New agrivoltaics pilot projects generate solar energy between fruit trees


Harvesting fruit and electricity at the same time at a fruit orchard ? Agrivoltaics, a combination of growing crops and producing solar energy with solar panels, makes it possible and presents an important added value for the energy transition. Hence it’s no wonder various pilot projects are seeing the light of day all over Flanders. EnergyVille/KU Leuven is also involved investigating the configurationof the solar panels with an innovative calculation tool. Here follows a small overview.



Agrivoltaics: what, why and how?

Farms with solar panels on top of their roofs are quite well known. And also solar parks, large open grounds with solar panels, color many landscape views. But what if the two would be combined? Instead of using our scarce, fertile farmland for solar parks, we can also integrate the production of food (agriculture) and energy (with photovoltaics) through agrivoltaics. Because after all, half of the surface of Belgium consists of agricultural land, generating a wide range of possibilities.


KU Leuven
© KU Leuven

But what exactly does an agrivoltaics installation look like? With agrivoltaics, solar panels are placed above or in between the fields or fruit trees. These can be standard solar panels, but also double-sided, so-called bifacial solar cells. In a pilot project in Bierbeek for example, bifacial panels were placed above the pear trees. “There were already hail nets in the pear orchard of the fruit company Van der Velpen. We used the constructions for the nets to install the solar panels. These are semi-transparent solar panels. The solar cells in the panels are spaced further apart, so light can get through, which is essential for the pears to grow. These are also bifacial solar panels: double sided panels that absorb light on both sides, both the direct sunlight and the reflection of that light from the ground,” says Professor Bram Van de Poel of the Department of Biosystems at KU Leuven.

A pilot project was also started in Someren in the Netherlands with the cultivation of strawberries and raspberries. Here, the ‘fruit roofs’ with solar panels are an alternative to the traditionally used white foils. The irrigation of the crops is controlled fully automatically in the construction.

On another test field in Grembergen, this time cultivating beetroot, traditional solar panels are lined up vertically between rows of beets. These intercept more light, but they are cheaper than semi-transparent solar panels. And they can rotate: you can turn them so that they provide more shade during a heatwave, for example.

At the KU Leuven test farm TRANSfarm in Lovenjoel, standard solar panels will be placed horizontally over the crops, but they will be mobile. Hence, we will be able to increase or decrease the distance between the panels, and test the resulting effects.

To measure is to know

Different test setups require a thought out approach. Accurate calculations are required to know what the most efficient configuration is. Not only do you have to find the right balance between a profitable harvest and generated power, the incidence of light, humidity and temperature also need to be continuously monitored.

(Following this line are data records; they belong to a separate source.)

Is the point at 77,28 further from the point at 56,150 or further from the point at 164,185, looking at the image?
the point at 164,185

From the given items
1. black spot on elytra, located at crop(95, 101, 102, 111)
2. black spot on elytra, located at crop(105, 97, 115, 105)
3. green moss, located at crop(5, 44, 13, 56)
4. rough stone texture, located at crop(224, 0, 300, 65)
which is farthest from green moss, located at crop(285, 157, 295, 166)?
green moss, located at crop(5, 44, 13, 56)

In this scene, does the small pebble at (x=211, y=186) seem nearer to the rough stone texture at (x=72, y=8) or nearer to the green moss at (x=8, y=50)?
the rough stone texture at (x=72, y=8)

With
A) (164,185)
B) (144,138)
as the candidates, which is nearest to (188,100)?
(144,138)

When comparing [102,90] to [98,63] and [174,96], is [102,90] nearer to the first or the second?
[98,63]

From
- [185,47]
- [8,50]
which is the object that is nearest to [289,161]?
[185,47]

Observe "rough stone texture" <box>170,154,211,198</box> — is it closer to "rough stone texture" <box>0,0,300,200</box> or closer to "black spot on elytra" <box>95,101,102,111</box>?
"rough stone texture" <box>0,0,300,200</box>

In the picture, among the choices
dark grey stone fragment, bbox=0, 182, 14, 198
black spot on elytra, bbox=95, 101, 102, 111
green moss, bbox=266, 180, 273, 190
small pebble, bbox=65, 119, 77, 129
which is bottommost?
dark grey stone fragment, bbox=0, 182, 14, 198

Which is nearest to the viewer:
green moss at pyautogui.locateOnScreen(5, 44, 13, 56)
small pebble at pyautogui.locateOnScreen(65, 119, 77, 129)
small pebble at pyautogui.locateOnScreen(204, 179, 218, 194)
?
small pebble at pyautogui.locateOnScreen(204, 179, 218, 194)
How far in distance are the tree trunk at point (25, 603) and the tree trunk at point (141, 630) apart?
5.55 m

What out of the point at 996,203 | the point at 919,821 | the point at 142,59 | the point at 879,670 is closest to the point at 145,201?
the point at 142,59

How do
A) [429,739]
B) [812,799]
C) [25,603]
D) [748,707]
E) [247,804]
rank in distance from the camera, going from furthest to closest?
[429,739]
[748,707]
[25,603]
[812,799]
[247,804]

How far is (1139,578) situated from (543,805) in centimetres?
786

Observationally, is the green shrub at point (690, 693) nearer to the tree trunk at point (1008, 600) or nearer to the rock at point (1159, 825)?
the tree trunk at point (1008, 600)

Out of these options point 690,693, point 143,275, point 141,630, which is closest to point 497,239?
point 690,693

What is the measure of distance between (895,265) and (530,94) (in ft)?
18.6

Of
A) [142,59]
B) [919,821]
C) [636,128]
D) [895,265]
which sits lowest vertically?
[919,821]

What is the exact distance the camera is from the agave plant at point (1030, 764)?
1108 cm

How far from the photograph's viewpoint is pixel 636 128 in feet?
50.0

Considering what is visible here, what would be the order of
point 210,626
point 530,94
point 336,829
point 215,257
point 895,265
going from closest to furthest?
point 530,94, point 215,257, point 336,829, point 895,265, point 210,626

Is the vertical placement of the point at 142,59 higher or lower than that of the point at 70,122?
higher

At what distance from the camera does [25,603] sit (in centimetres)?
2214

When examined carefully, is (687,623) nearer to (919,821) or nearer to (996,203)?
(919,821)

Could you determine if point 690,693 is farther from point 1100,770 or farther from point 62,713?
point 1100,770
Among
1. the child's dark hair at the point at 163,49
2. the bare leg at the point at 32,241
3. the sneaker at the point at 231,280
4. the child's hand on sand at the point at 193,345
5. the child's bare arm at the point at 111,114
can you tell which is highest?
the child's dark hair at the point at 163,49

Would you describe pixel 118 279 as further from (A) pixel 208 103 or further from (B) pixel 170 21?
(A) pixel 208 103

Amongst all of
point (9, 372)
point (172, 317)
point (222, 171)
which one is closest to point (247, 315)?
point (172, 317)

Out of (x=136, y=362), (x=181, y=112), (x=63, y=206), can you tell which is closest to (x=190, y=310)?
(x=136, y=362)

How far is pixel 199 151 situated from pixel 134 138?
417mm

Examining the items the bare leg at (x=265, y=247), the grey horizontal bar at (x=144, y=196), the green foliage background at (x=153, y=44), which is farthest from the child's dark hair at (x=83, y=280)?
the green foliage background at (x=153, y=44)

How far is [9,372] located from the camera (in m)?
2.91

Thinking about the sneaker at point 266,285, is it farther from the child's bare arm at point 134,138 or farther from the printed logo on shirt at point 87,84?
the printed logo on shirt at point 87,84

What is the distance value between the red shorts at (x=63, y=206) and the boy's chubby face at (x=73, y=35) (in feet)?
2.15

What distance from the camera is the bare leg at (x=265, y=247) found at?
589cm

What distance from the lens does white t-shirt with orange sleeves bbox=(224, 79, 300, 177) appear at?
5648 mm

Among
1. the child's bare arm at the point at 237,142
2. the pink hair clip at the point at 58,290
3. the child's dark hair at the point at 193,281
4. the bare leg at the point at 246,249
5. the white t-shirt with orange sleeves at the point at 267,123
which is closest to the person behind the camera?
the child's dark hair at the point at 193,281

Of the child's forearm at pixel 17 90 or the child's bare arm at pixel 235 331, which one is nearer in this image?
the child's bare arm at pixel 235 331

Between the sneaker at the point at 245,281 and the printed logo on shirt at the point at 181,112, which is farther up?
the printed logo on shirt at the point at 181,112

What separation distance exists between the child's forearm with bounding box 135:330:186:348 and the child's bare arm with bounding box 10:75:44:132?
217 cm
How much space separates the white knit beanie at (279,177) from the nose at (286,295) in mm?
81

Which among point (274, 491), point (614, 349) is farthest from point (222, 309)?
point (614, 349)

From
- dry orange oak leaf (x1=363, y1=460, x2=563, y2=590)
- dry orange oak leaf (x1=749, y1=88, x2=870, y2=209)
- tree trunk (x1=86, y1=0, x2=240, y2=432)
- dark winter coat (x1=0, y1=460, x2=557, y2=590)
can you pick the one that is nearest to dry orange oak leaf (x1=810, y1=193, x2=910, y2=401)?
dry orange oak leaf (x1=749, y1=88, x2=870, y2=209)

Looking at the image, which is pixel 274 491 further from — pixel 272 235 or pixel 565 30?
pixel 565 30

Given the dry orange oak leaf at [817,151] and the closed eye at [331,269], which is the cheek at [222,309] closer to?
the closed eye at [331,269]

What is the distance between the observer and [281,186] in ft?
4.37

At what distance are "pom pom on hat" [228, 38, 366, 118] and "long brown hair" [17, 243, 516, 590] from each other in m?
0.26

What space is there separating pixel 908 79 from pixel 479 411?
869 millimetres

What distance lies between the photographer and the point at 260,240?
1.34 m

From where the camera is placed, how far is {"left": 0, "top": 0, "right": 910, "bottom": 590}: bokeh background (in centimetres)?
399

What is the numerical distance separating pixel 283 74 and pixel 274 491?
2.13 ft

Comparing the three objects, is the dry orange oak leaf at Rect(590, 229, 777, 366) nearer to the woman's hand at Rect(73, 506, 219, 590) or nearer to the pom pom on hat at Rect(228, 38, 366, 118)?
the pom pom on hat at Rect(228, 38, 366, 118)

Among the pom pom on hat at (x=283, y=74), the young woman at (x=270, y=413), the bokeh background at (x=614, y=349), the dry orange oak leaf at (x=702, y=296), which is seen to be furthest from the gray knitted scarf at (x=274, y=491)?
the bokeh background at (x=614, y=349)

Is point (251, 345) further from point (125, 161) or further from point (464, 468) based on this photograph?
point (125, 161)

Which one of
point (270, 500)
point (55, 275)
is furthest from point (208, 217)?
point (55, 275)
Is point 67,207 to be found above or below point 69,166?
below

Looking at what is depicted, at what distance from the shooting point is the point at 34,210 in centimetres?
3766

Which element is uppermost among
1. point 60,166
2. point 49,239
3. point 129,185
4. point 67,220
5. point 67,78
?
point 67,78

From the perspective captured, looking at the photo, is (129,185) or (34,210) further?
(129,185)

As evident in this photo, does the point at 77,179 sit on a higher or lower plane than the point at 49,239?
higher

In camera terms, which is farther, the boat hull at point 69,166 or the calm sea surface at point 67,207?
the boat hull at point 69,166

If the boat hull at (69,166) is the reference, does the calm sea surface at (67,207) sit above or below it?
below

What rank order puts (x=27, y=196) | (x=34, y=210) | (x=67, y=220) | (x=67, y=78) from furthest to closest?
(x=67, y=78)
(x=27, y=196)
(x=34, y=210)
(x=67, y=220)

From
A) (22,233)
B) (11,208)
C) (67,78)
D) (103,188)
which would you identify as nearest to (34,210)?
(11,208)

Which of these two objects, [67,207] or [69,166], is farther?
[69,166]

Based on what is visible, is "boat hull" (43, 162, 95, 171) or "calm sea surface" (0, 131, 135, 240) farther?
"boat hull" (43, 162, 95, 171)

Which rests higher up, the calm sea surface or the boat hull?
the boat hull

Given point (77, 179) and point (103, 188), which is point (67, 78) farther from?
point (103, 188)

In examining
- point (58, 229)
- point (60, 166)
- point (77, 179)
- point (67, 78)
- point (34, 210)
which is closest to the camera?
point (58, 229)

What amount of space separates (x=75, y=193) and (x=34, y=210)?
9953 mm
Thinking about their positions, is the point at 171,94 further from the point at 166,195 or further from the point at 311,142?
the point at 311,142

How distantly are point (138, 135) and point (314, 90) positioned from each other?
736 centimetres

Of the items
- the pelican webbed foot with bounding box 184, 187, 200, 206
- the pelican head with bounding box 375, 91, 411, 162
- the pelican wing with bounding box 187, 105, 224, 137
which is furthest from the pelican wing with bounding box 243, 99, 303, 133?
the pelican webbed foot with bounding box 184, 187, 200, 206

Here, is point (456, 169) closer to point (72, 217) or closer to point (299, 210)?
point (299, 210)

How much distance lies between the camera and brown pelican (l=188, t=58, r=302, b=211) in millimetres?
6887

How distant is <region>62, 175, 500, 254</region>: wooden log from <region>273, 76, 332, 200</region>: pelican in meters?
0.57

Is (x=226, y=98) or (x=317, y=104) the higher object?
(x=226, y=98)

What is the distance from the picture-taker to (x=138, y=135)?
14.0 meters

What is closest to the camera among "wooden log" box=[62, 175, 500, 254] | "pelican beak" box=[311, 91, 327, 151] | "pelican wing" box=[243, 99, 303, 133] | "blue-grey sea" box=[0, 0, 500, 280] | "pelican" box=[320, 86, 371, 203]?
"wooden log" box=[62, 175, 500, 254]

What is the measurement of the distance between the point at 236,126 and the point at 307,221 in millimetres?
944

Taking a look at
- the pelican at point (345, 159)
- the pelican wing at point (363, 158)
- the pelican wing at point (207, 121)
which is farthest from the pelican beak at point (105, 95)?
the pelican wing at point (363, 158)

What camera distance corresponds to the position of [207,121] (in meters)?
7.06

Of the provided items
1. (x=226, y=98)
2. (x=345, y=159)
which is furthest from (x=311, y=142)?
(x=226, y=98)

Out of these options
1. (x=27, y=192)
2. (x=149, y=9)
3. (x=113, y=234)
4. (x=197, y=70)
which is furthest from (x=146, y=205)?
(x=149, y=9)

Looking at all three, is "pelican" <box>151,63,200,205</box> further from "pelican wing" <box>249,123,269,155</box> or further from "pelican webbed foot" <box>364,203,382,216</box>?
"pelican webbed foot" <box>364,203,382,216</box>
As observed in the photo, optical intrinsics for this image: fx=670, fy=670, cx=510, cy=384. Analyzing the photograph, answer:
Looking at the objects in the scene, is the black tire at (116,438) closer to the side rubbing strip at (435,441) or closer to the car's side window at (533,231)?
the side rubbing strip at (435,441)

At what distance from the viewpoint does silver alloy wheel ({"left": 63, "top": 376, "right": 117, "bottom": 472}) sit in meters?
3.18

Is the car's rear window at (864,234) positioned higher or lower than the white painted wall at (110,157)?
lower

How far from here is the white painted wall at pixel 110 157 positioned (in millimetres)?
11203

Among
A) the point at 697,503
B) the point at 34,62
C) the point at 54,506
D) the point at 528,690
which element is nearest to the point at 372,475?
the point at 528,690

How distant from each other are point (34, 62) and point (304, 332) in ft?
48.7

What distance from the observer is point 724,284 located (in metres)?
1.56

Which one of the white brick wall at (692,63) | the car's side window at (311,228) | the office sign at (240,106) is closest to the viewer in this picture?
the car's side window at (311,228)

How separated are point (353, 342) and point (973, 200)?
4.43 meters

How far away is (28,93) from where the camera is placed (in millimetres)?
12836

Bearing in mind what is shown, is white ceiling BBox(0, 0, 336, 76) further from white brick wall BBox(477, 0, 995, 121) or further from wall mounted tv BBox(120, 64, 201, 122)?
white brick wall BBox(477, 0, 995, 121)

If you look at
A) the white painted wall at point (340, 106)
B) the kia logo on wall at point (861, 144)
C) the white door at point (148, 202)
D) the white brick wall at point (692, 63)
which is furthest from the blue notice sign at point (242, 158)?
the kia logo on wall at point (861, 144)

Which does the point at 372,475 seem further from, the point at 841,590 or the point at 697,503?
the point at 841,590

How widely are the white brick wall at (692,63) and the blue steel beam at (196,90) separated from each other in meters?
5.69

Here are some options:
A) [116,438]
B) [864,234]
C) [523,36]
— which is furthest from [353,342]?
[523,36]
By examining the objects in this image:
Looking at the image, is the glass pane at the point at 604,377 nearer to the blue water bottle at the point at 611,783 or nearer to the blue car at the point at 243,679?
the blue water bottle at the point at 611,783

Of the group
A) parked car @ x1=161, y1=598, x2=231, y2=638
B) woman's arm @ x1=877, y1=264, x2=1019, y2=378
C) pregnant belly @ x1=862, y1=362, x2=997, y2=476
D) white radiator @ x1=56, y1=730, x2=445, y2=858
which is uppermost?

Enter EnergyVille/KU Leuven. Professor Jan Cappelle and his team from the technology campus in Ghent developed a tool precisely to perform these calculations. “You have to take a variety of factors into account. What is the orientation of the field? What crops grow on it? Pear trees grow for many years and cannot be moved. On some fields, there is crop rotation: beets one year, potatoes or corn the next. What is the orientation of the rows of crops? All these factors make a difference for solar panels: how should they be positioned? How many should there be and of what type? With our tool, developed within KU Leuven and EnergyVille, we first make a 3D simulation of the optimal yield under the panels, before we start building,” explains Professor Capelle.

© KU Leuven
© KU Leuven

Waiting for the first harvest

The production and condition of the fruit or the crops under the solar panels is monitored very closely using sensors. “In the pear orchard, for example, we monitor whether the blossoms are delayed, the size of the first leaves, and we compare them to a standard orchard. And we are of course waiting for the first harvest: we want to know the yield and quality of the pears under the solar panels. The harvest will only be in late September or early October, but everything looks very good so far.”

The production of electricity with agrivoltaics is a different story. The generated energy is currently only economically worthwhile for personal use. “But farmers could supply electricity to families or companies in the area. Unfortunately, Belgian legislation does not yet permit this. If that obstacle were to be removed, agrivoltaics might really take off. There is great interest among farmers.”

The electricity yield is also continuously monitored and used as efficiently as possible. At the moment, the electricity generated is mainly interesting for self-consumption: “In the future, farmers should be able to supply electricity to families or businesses in the neighborhood. Unfortunately, Belgian legislation does not yet permit this. If that obstacle were to be removed, agrivoltaics might really take off. There is great interest among farmers..”

If the pilot projects prove to be successful, there is great potential for agrivoltaics. For now, we still have to wait for the official figures of its potential until after the harvest. The final results of the first pilot projects are expected in the autumn. More information will of course follow in due time.